**Brief:** Write the listing below out again in full, dropping its pictures.

___ Material for the task

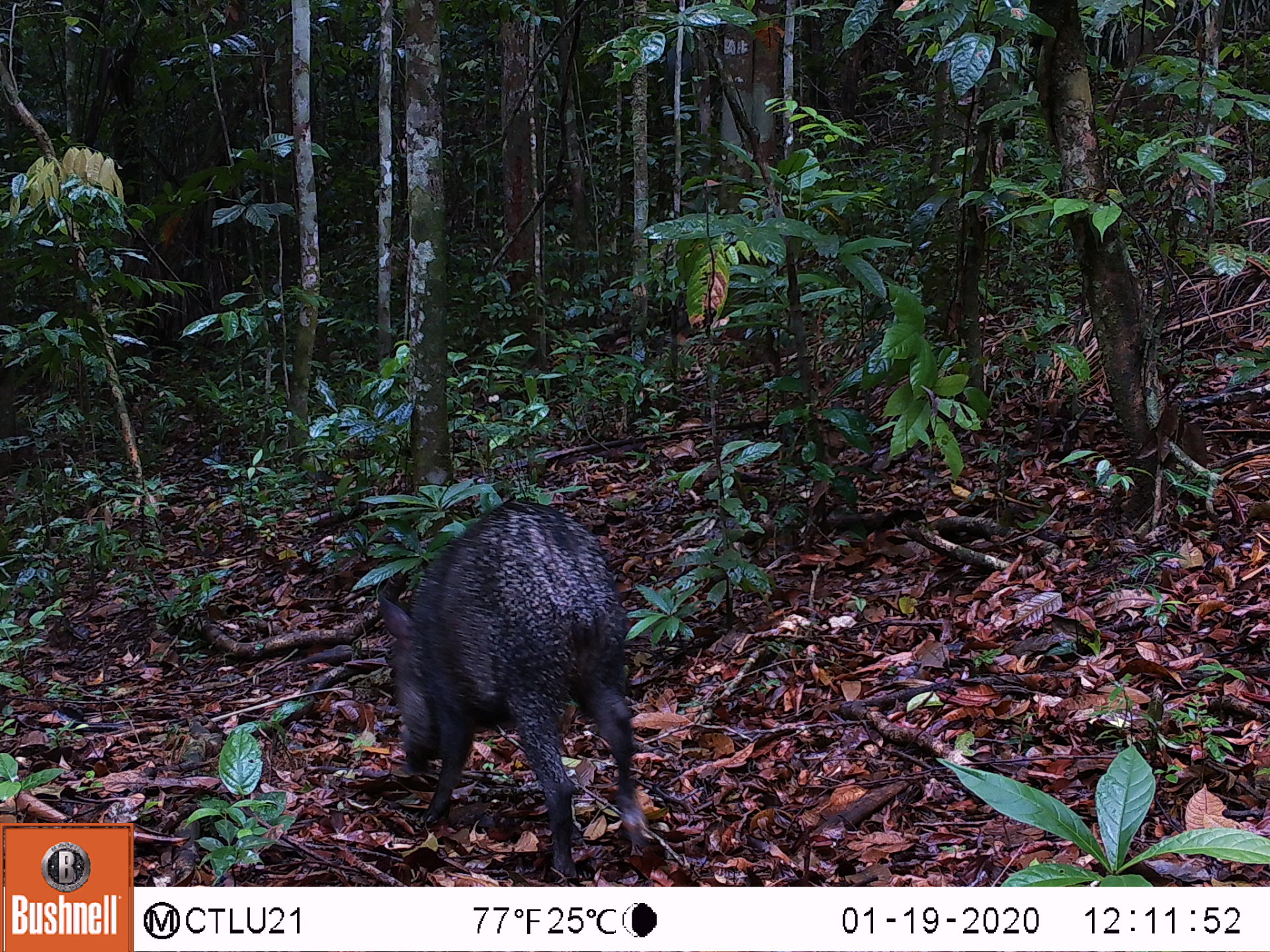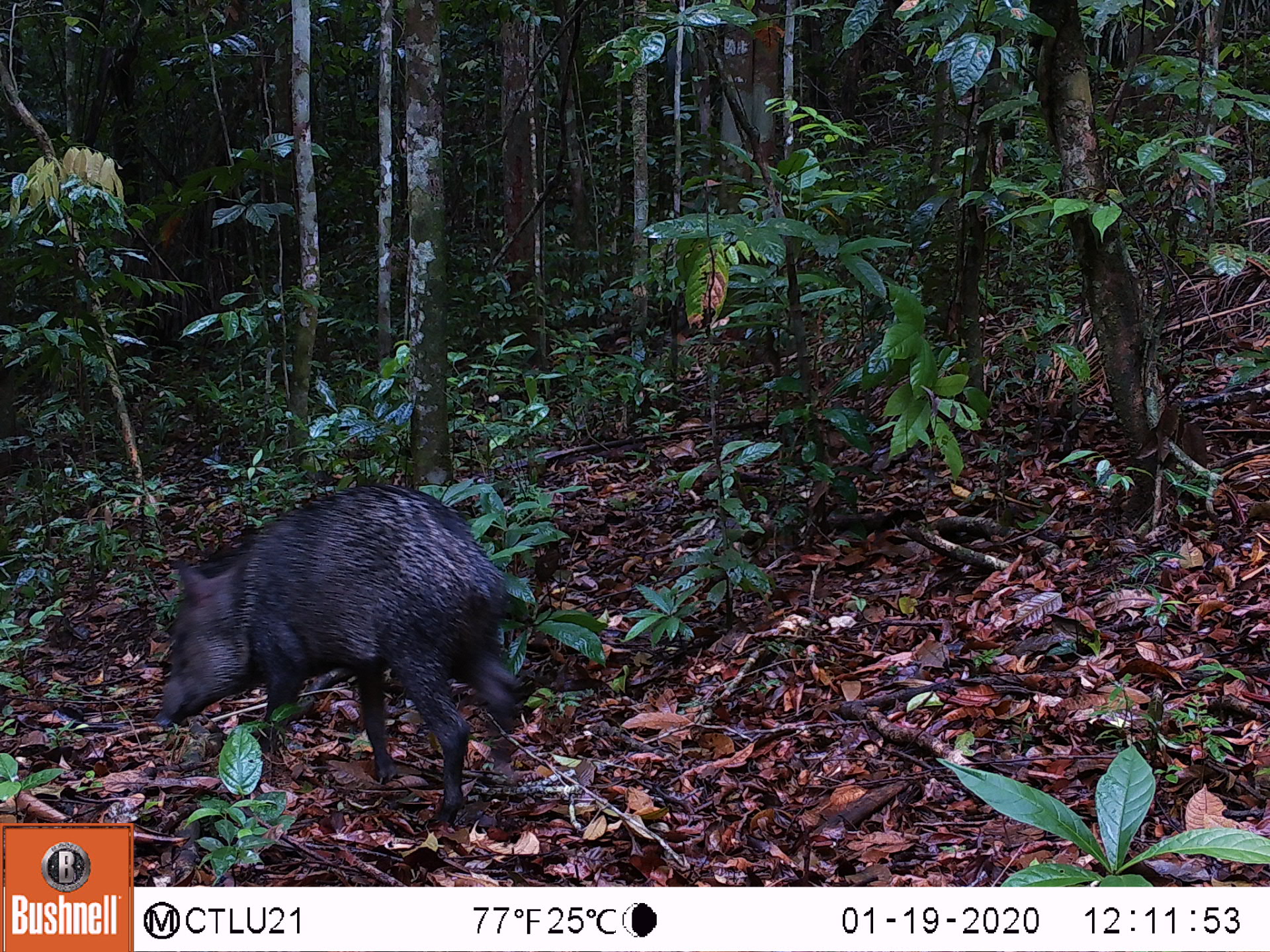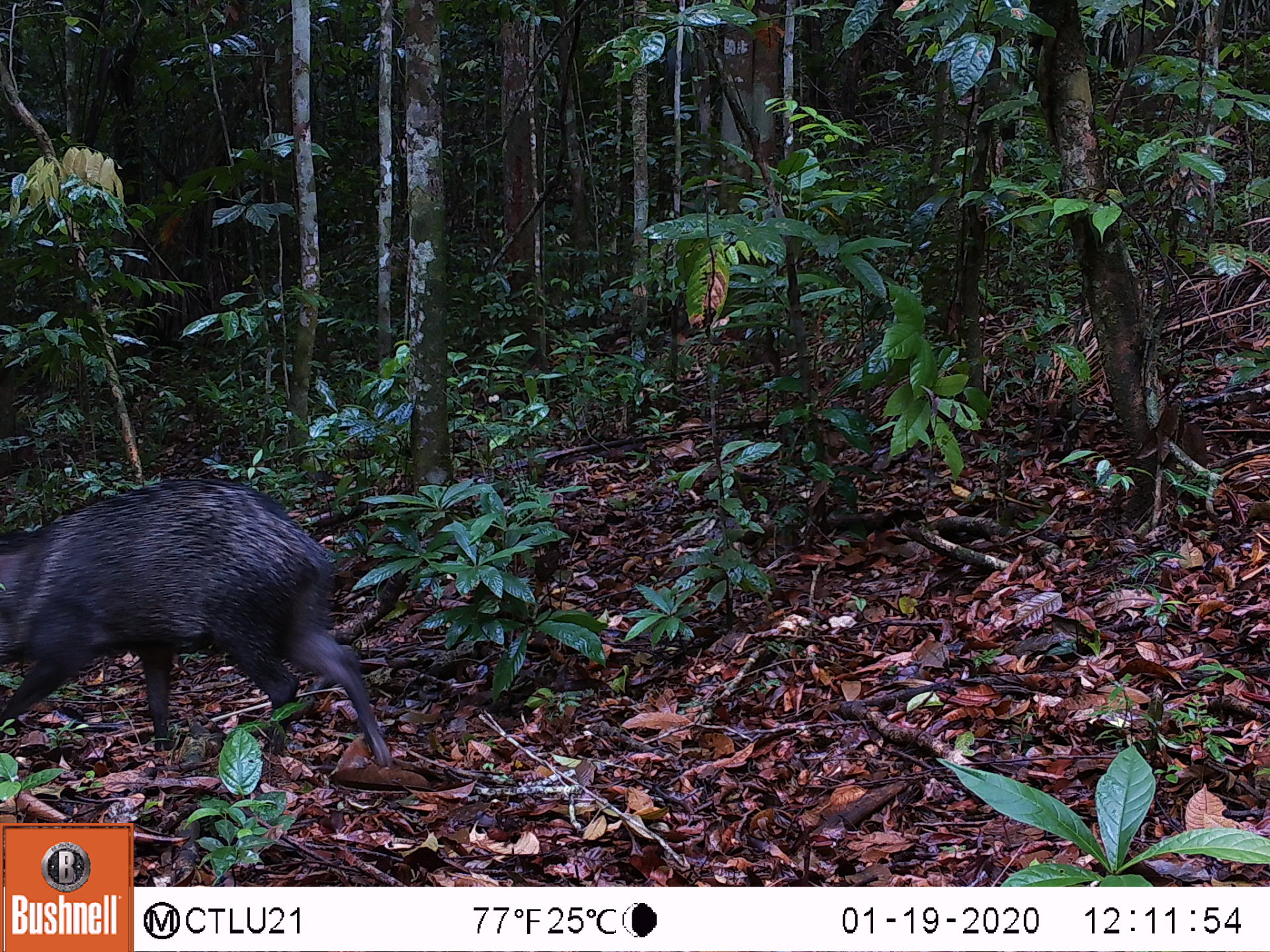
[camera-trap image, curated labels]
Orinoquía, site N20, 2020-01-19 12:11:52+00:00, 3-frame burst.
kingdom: Animalia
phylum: Chordata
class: Mammalia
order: Artiodactyla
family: Tayassuidae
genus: Pecari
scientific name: Pecari tajacu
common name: collared peccary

______

**Answer to this problem:**
[camera-trap image, curated labels]
Orinoquía, site N20, 2020-01-19 12:11:52+00:00, 3-frame burst.
kingdom: Animalia
phylum: Chordata
class: Mammalia
order: Artiodactyla
family: Tayassuidae
genus: Pecari
scientific name: Pecari tajacu
common name: collared peccary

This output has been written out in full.